## Try it
Should the listing contain images, exclude them; give the rest again exactly.

## Source material
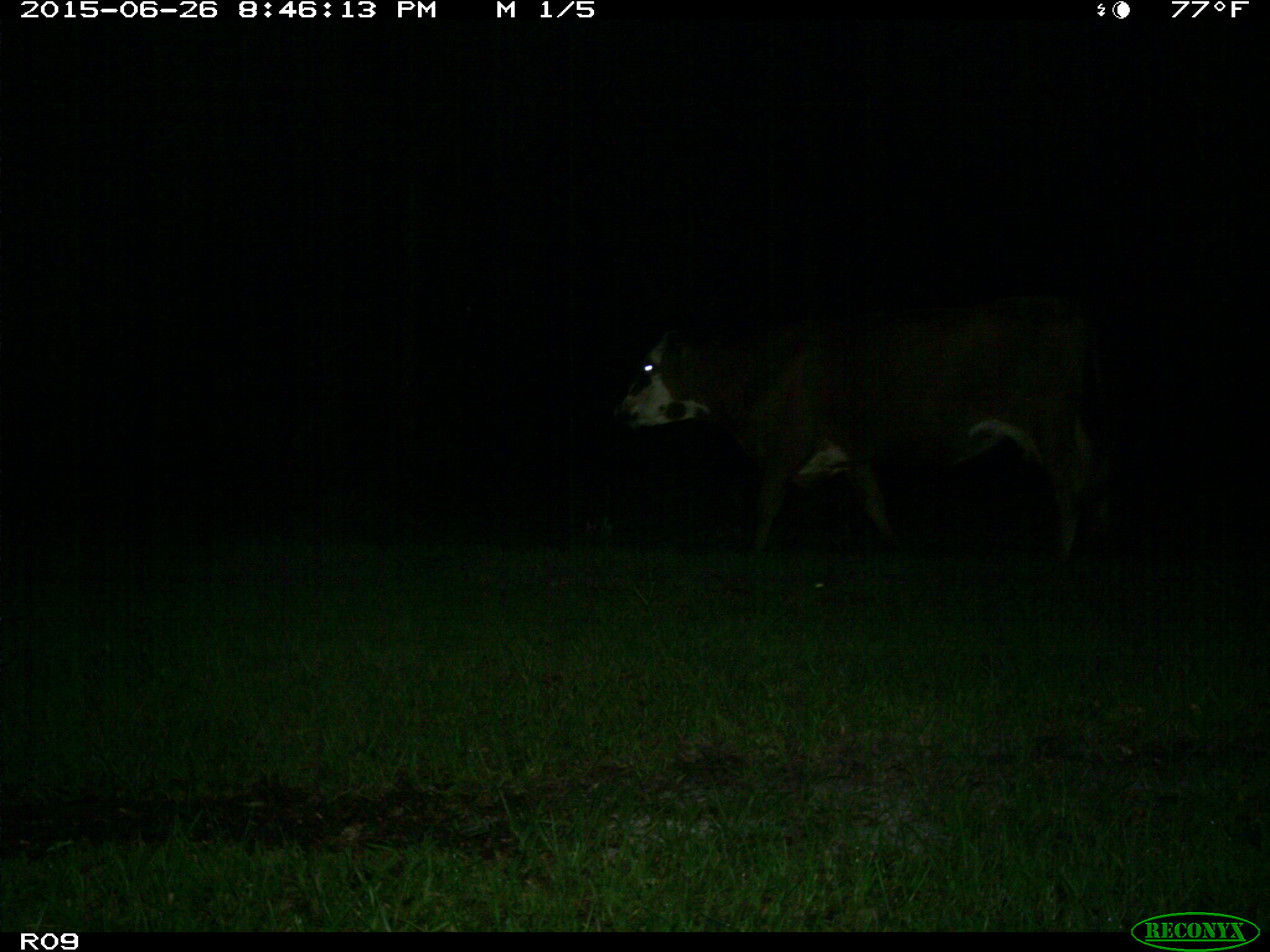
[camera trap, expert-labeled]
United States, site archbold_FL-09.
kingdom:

## Finished task
[camera trap, expert-labeled]
United States, site archbold_FL-09.
kingdom:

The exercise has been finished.